En zo trokken zij hun smalle vore door de wijdse verlaten wateren. Die dag kregen zij niets te zien dan een school zilveren sardienen die naar het zuiden zwom; geen dolfijn sprong omhoog uit het water en geen meeuw, alk of stern doorbrak in zijn vlucht de grauwheid van de hemel. Toen het in het oosten donker werd en in het westen een rode gloed verscheen, haalde Vetch voedsel tevoorschijn, gaf ieder van hen zijn deel en zei: ‘Dit is de laatste rest van het bier. Ik drink op haar die zorgzaam het vat aan boord bracht voor dorstige mannen in koud weer: mijn zuster Duizendblad.’

Daarop liet Ged af van zijn sombere gedachten en van zijn uitstaren over de zee en hij dronk op Duizendblad, met grotere ernst misschien dan Vetch. De gedachte aan haar riep in hem het beeld terug van haar verstandige en kinderlijke lieftalligheid. Nog nooit had hij iemand leren kennen die was zoals zij (Had hij ooit een jong meisje gekend? Hij had er nooit bij stil gestaan). ‘Zij is als een kleine vis, een voorntje, dat in een klare kreek zwemt,’ zei hij, ‘weerloos, maar toch kun je haar niet vangen.’ Hierop keek Vetch hem glimlachend aan en zei: ‘Je bent inderdaad met wijsheid geboren; haar ware naam is Kest.’ En Ged wist dat kest in de Oude Spraak ‘voorn’ betekent, en het verkwikte zijn hart. Even later echter zei Hij met zachte stem: ‘Je had me misschien haar naam niet moeten vertellen.’ Maar Vetch had het niet lichtvaardig gedaan en zei: ‘Haar naam is bij jou even veilig als de mijne. En bovendien kende je hem, ook zonder dat ik hem noemde.’

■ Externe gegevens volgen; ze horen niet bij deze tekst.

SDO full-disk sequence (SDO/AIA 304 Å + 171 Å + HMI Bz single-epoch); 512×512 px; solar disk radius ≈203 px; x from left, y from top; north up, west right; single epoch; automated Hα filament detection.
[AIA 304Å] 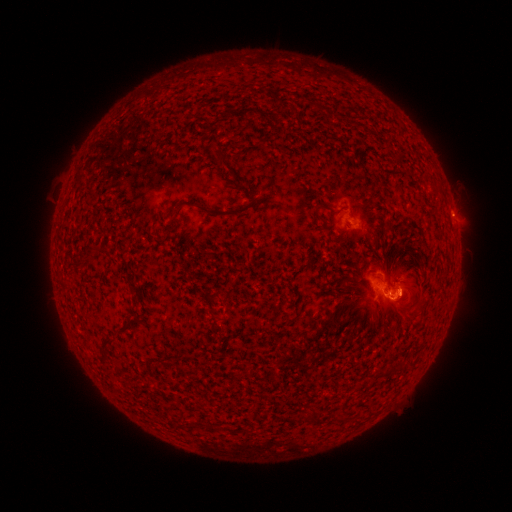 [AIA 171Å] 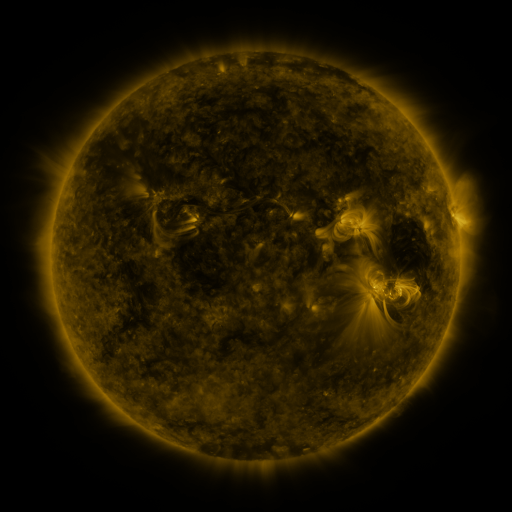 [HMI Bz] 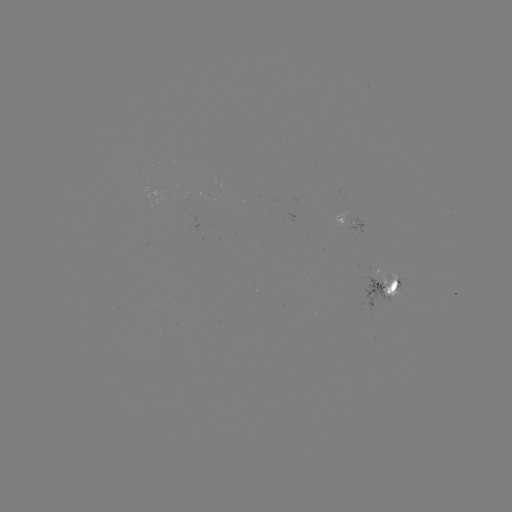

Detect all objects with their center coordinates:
filament: <bbox>270, 93, 281, 104</bbox>
filament: <bbox>265, 108, 275, 118</bbox>
filament: <bbox>215, 150, 226, 168</bbox>
filament: <bbox>317, 201, 331, 209</bbox>
filament: <bbox>195, 204, 250, 218</bbox>
filament: <bbox>340, 276, 352, 289</bbox>
filament: <bbox>204, 295, 220, 333</bbox>
filament: <bbox>116, 325, 127, 333</bbox>
filament: <bbox>99, 339, 113, 360</bbox>
filament: <bbox>390, 363, 399, 374</bbox>
filament: <bbox>309, 404, 319, 419</bbox>
filament: <bbox>194, 421, 207, 429</bbox>
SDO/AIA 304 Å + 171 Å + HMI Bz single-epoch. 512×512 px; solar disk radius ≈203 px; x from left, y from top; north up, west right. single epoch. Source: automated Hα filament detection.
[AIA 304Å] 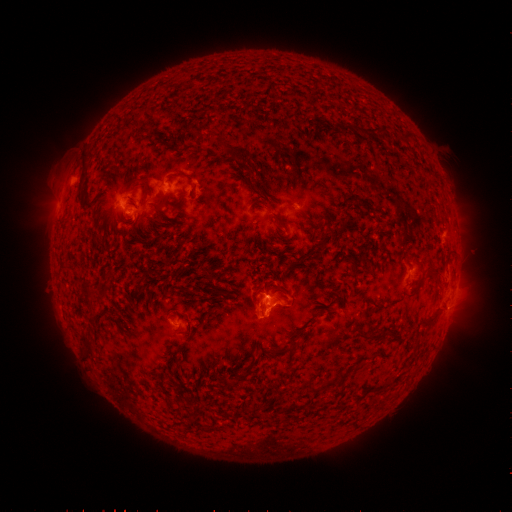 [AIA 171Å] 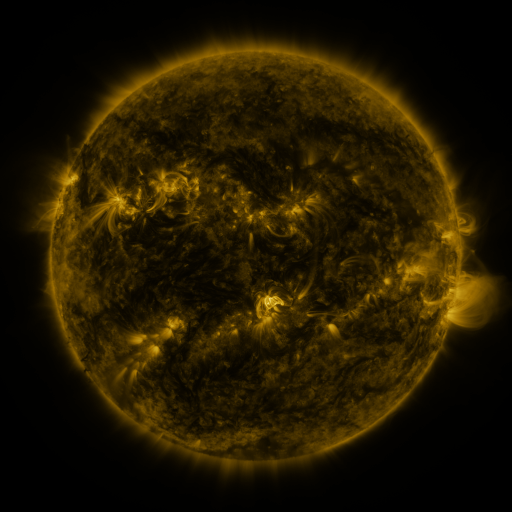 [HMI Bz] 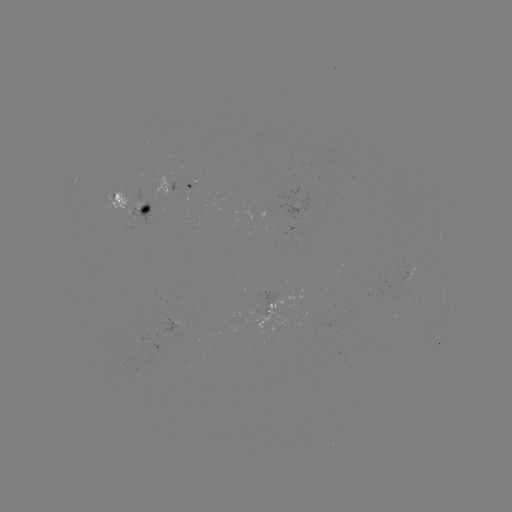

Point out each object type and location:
filament: <bbox>342, 124, 351, 135</bbox>
filament: <bbox>402, 133, 412, 143</bbox>
filament: <bbox>215, 136, 231, 153</bbox>
filament: <bbox>80, 155, 88, 178</bbox>
filament: <bbox>257, 187, 270, 199</bbox>
filament: <bbox>152, 210, 162, 218</bbox>
filament: <bbox>269, 211, 286, 230</bbox>
filament: <bbox>425, 267, 436, 275</bbox>
filament: <bbox>413, 281, 423, 293</bbox>
filament: <bbox>83, 287, 95, 294</bbox>
filament: <bbox>421, 316, 436, 328</bbox>
filament: <bbox>78, 332, 92, 357</bbox>
filament: <bbox>365, 334, 381, 341</bbox>
filament: <bbox>242, 352, 255, 376</bbox>
filament: <bbox>337, 371, 346, 379</bbox>
filament: <bbox>305, 378, 338, 393</bbox>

In het westen verging de rode gloed tot as en de grauwe as tot zwart. Over zee en hemel heerste volkomen duisternis. Ged wikkelde zich in zijn mantel van wol en bont en legde zich te slapen op de bodem van de boot. Vetch hield de schoot en zong met zachte stem de Geste van Enlad waarin verhaald wordt hoe de magus Morred de Witte van Havnor uitvoer in zijn riemenloos schip, en naar het Eiland Solea kwam en er Elfarran zag in de bloeiende boomgaarden van de lente. Ged sliep in voordat het lied tot zijn droevig einde kwam: hun liefde, de dood van Morred, de ondergang van Enlad en de zee die de boomgaarden van Solea overspoelde met haar machtige, zilte golven. Tegen middernacht werd hij wakker en hield de wacht terwijl Vetch sliep. Rap ijlde de kleine boot over de korte golven, wegvluchtend voor de krachtige wind die in haar zeil blies, blindelings zich voortspoedend door de nacht. Maar nu brak het wolkendek open en tegen de morgen scheen er een schriele maan tussen de bruingerande wolken en wierp haar zwakke schijnsel over de zee.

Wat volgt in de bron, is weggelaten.